Setelah melewati musim 2025 yang sulit akibat cedera parah hingga harus absen dalam 14 seri, performa Martin musim ini menjadi kejutan tersendiri. Ia bahkan sempat mempertimbangkan meninggalkan Aprilia, namun kini keputusan untuk bertahan terbukti tepat.
Bangkit dari Cedera, Martin Tak Ingin Terburu-buru
Dalam pernyataannya, Martin mengaku cukup terkejut dengan kondisi fisiknya yang mampu kembali kompetitif di awal musim. Meski belum sepenuhnya pulih, ia sudah mampu bersaing di posisi yang sebelumnya sulit ia capai.

Namun, pembalap asal Spanyol itu tidak ingin terlalu ambisius. Ia memilih fokus pada konsistensi dengan target utama finis dan mengumpulkan poin di setiap balapan.
Pendekatan ini dinilai penting mengingat persaingan MotoGP yang sangat ketat, terutama saat seri memasuki Eropa, termasuk balapan di Circuito de Jerez yang dikenal sebagai salah satu trek favorit tim-tim besar.
Waspadai Kebangkitan Rival
Martin juga menyadari bahwa dominasi tim-tim kuat seperti Ducati berpotensi kembali saat balapan digelar di Eropa. Hal ini membuatnya semakin berhati-hati dalam menentukan target.
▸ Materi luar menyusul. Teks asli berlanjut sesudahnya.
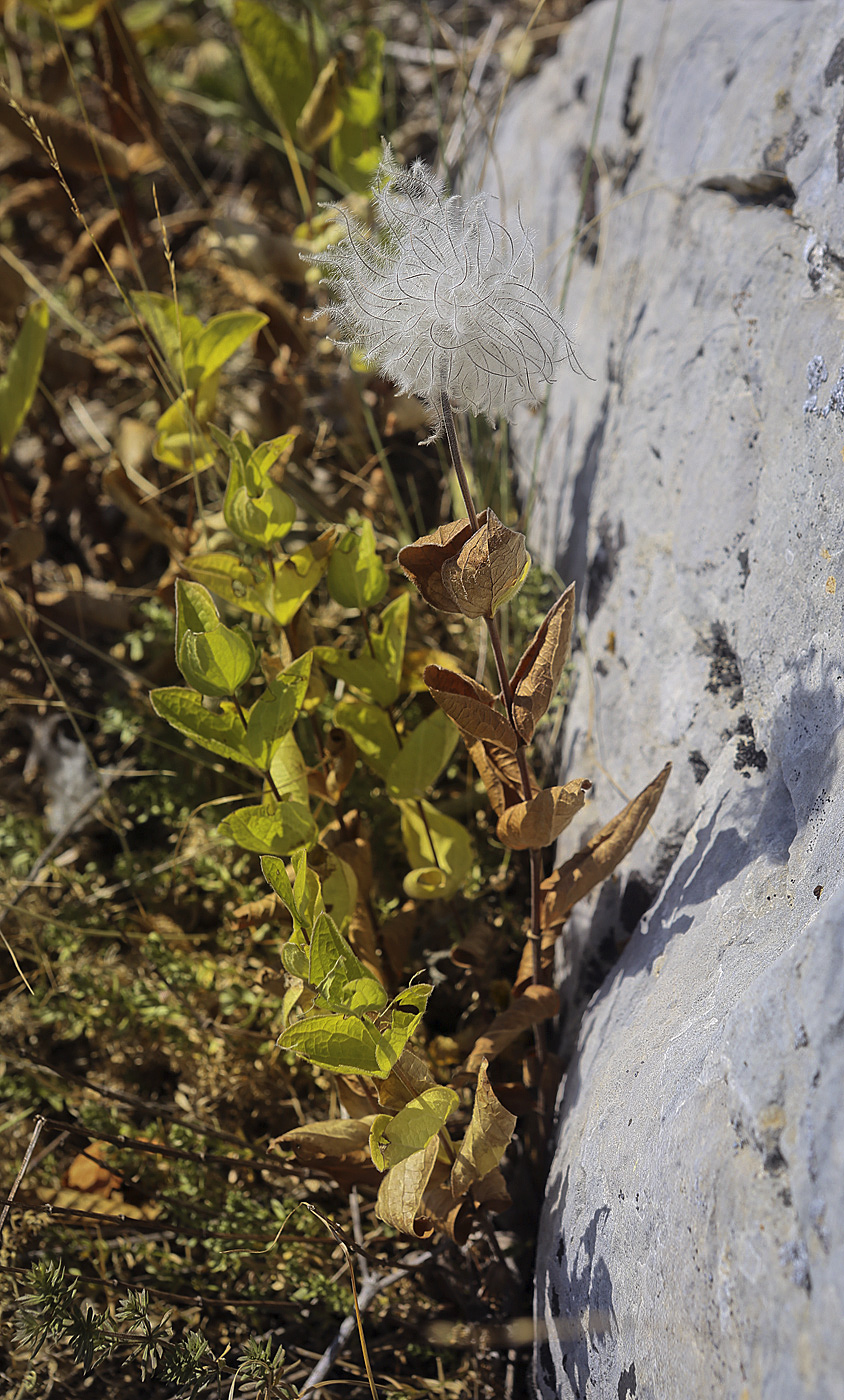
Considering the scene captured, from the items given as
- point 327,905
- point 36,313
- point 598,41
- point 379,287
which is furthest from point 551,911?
point 598,41

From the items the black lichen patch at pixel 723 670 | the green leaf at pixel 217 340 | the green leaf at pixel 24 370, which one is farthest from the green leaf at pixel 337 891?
the green leaf at pixel 24 370

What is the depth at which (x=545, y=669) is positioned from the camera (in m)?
1.10

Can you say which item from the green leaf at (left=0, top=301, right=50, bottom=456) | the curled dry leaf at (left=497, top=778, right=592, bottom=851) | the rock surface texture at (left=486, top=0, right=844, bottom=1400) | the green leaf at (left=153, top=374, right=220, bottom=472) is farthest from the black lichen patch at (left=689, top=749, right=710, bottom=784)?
the green leaf at (left=0, top=301, right=50, bottom=456)

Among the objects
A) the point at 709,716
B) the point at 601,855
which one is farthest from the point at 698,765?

Alih-alih mengejar kemenangan di setiap seri, ia lebih memilih menjaga ritme performa dan menghindari risiko yang bisa menghambat proses pemulihan.
Target Besar Disimpan untuk Akhir Musim
Menariknya, Martin mengungkapkan bahwa ia baru akan meningkatkan ambisi saat memasuki paruh akhir musim. Ia menilai periode tersebut biasanya menjadi momen terbaiknya untuk tampil maksimal.

Untuk saat ini, ia ingin menikmati setiap hasil positif yang diraih, termasuk podium yang sudah melampaui ekspektasi awalnya.
Kebangkitan Jorge Martin bersama Aprilia menjadi salah satu cerita menarik di MotoGP 2026. Dengan pendekatan yang lebih matang dan realistis, ia berpotensi kembali menjadi penantang serius dalam perebutan gelar jika mampu menjaga konsistensi hingga akhir musim.